#### What you are asked to do:
Rewrite the lines below, swapping "chandelier" for "pendant light" everywhere it appears and keeping everything else unchanged. Leave the pictures out of your answer.

#### Input for this task:

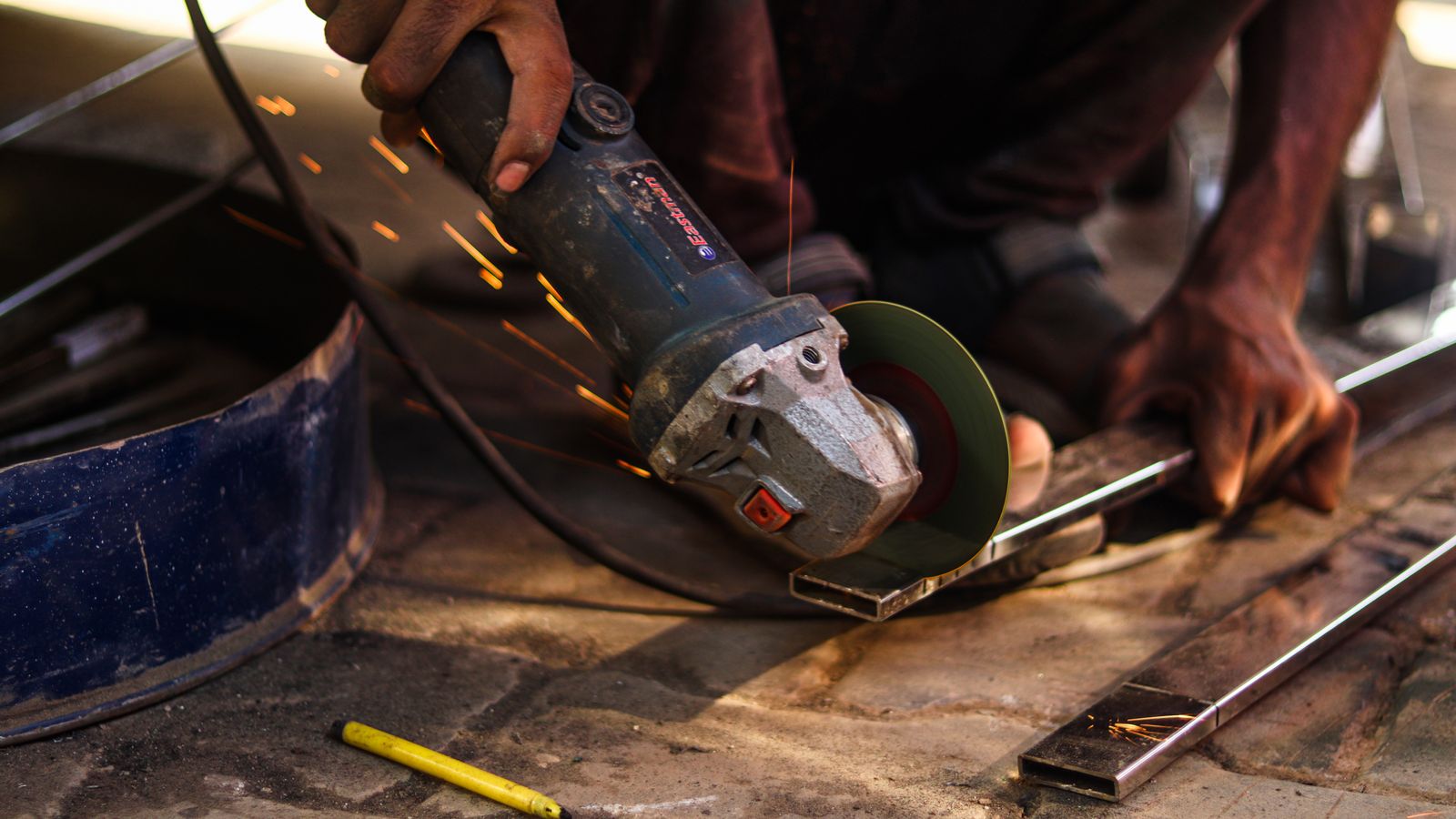 Close-up of a worker cutting metal with an angle grinder as sparks fly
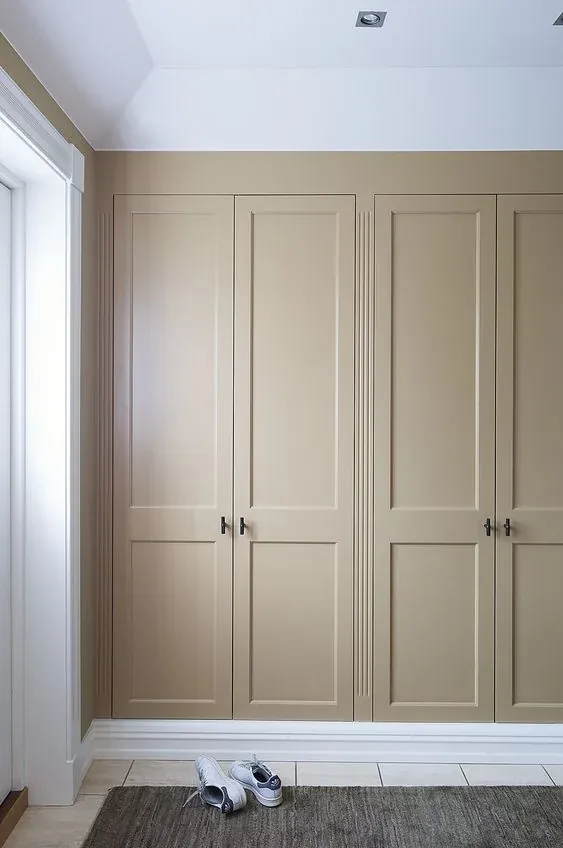 Kamerhoge inbouwkast met beige paneeldeuren over de volle wandbreedte in een hal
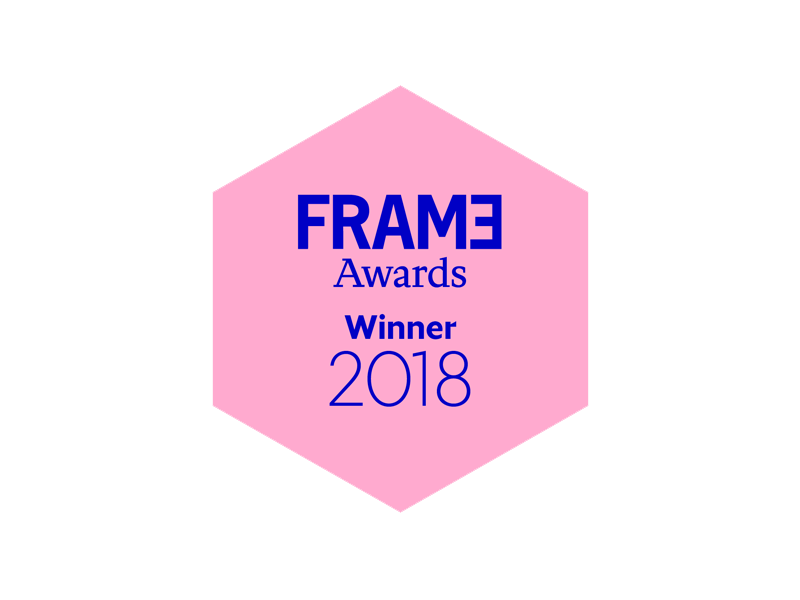 A pink hexagon award badge with the text 'FRAME Awards Winner 2018' in blue and purple font, against a black background.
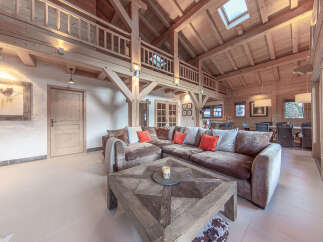 Experience luxury living in this stunning chalet-style home, featuring a spacious open-plan living area with exposed wooden beams and a cozy fireplace.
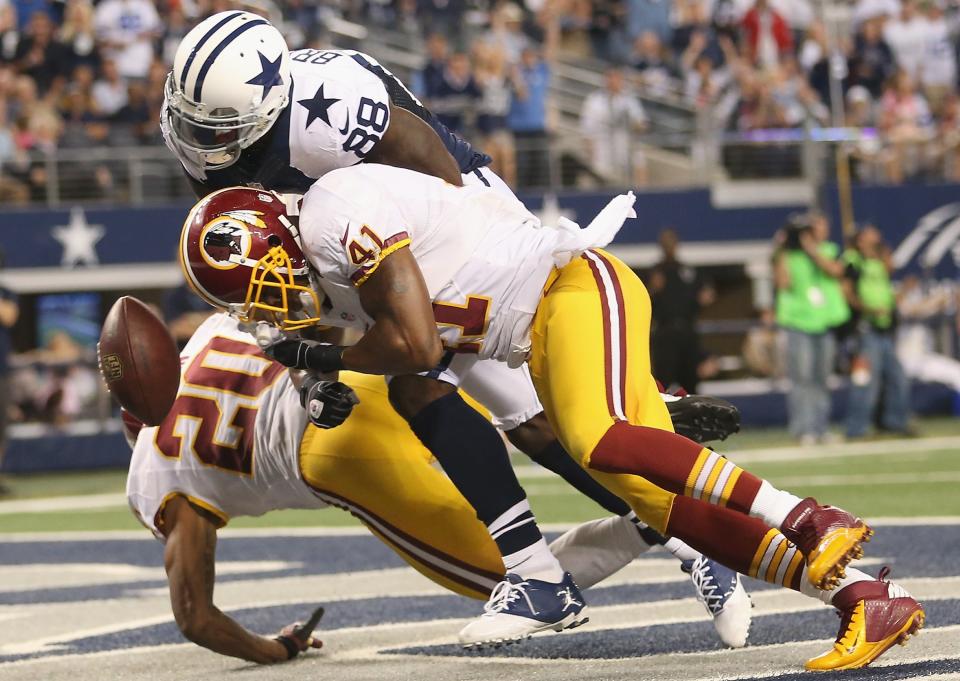 ARLINGTON, TX - NOVEMBER 22: Dez Bryant #88 of the Dallas Cowboys drops a pass in the endzone against Cedric Griffin #20 and Madieu Williams #41 of the Washington Redskins during a Thanksgiving Day game at Cowboys Stadium on November 22, 2012 in Arlington, Texas. (Photo by Ronald Martinez/Getty Images)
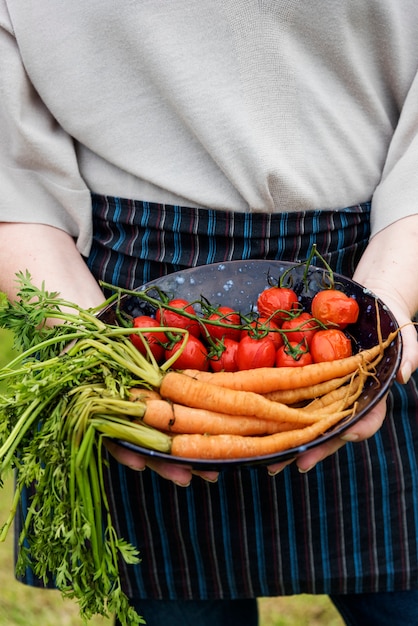 Vrouw die een plaat van wortelen en tomaten houdt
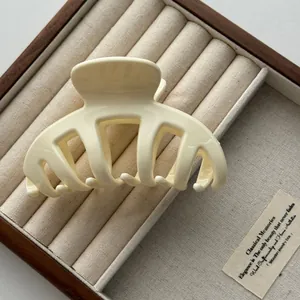 Detailed macro view of cream-colored bone-shaped hair claw clip on wooden jewelry box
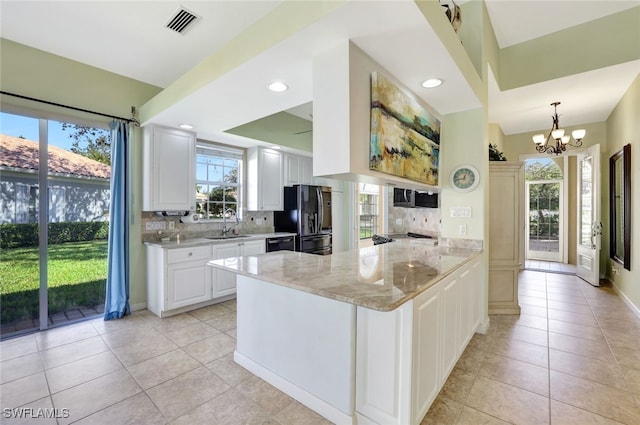 kitchen with white cabinetry, kitchen peninsula, light stone counters, and black appliances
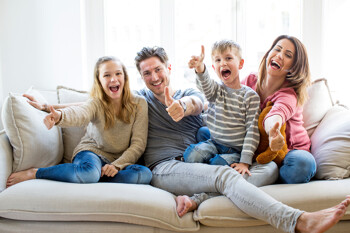 Glückliche Familie sitzt auf Sofa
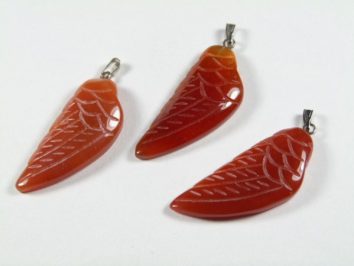 Trzy wisiorki w kształcie skrzydeł z czerwonego kamienia, ułożone na białym tle.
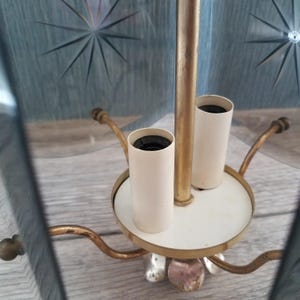 May include: Vintage brass and glass chandelier with starburst etched glass panels. The chandelier features a white base with two light sockets and decorative arms. The glass panels are a light blue color.
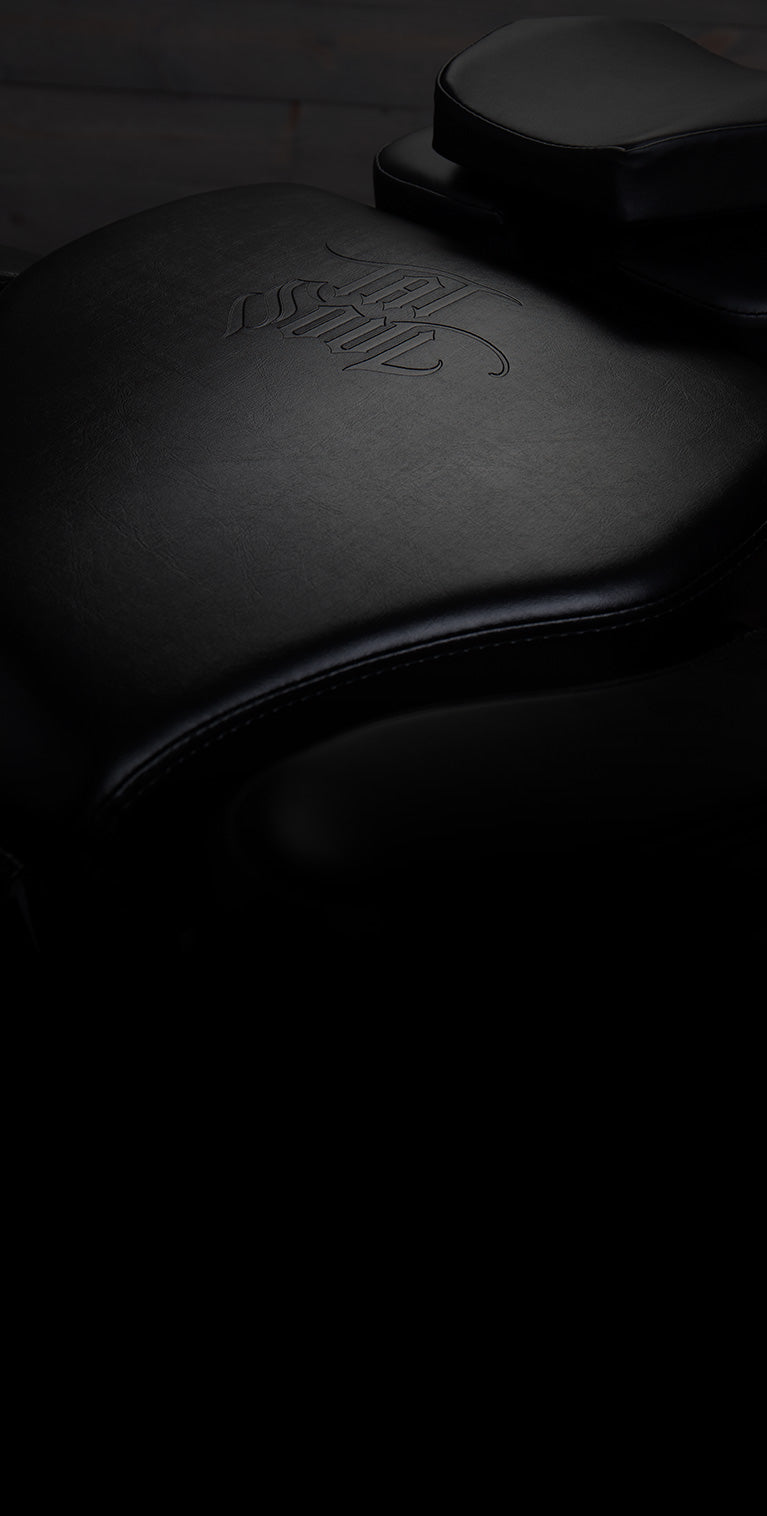 Close-up of a black TATSoul tattoo chair seat.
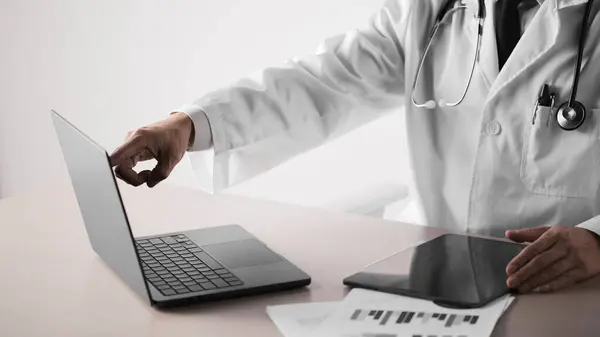 Hastane ofisindeki masada steteskoplu bir doktor. Sistematik sağlık yönetimi için bir doktora danışıyorum..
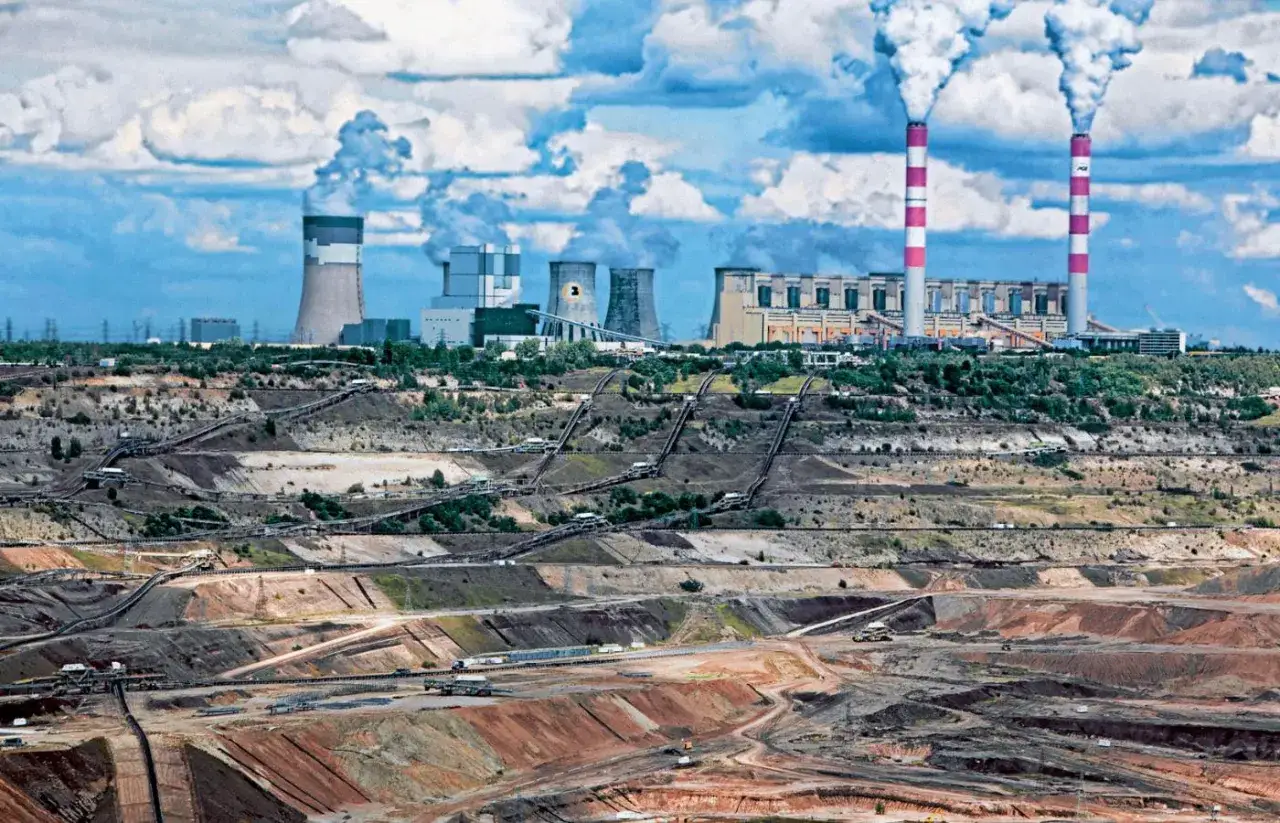 Widok kopalni odkrywkowej i elektrowni z kominami dymiącymi. Pokazuje skalę wydobycia i spalania węgla, sugerując, ile węgla spala elektrownia Bełchatów.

#### Result for this task:
 Close-up of a worker cutting metal with an angle grinder as sparks fly
 Kamerhoge inbouwkast met beige paneeldeuren over de volle wandbreedte in een hal
 A pink hexagon award badge with the text 'FRAME Awards Winner 2018' in blue and purple font, against a black background.
 Experience luxury living in this stunning chalet-style home, featuring a spacious open-plan living area with exposed wooden beams and a cozy fireplace.
 ARLINGTON, TX - NOVEMBER 22: Dez Bryant #88 of the Dallas Cowboys drops a pass in the endzone against Cedric Griffin #20 and Madieu Williams #41 of the Washington Redskins during a Thanksgiving Day game at Cowboys Stadium on November 22, 2012 in Arlington, Texas. (Photo by Ronald Martinez/Getty Images)
 Vrouw die een plaat van wortelen en tomaten houdt
 Detailed macro view of cream-colored bone-shaped hair claw clip on wooden jewelry box
 kitchen with white cabinetry, kitchen peninsula, light stone counters, and black appliances
 Glückliche Familie sitzt auf Sofa
 Trzy wisiorki w kształcie skrzydeł z czerwonego kamienia, ułożone na białym tle.
 May include: Vintage brass and glass pendant light with starburst etched glass panels. The pendant light features a white base with two light sockets and decorative arms. The glass panels are a light blue color.
 Close-up of a black TATSoul tattoo chair seat.
 Hastane ofisindeki masada steteskoplu bir doktor. Sistematik sağlık yönetimi için bir doktora danışıyorum..
 Widok kopalni odkrywkowej i elektrowni z kominami dymiącymi. Pokazuje skalę wydobycia i spalania węgla, sugerując, ile węgla spala elektrownia Bełchatów.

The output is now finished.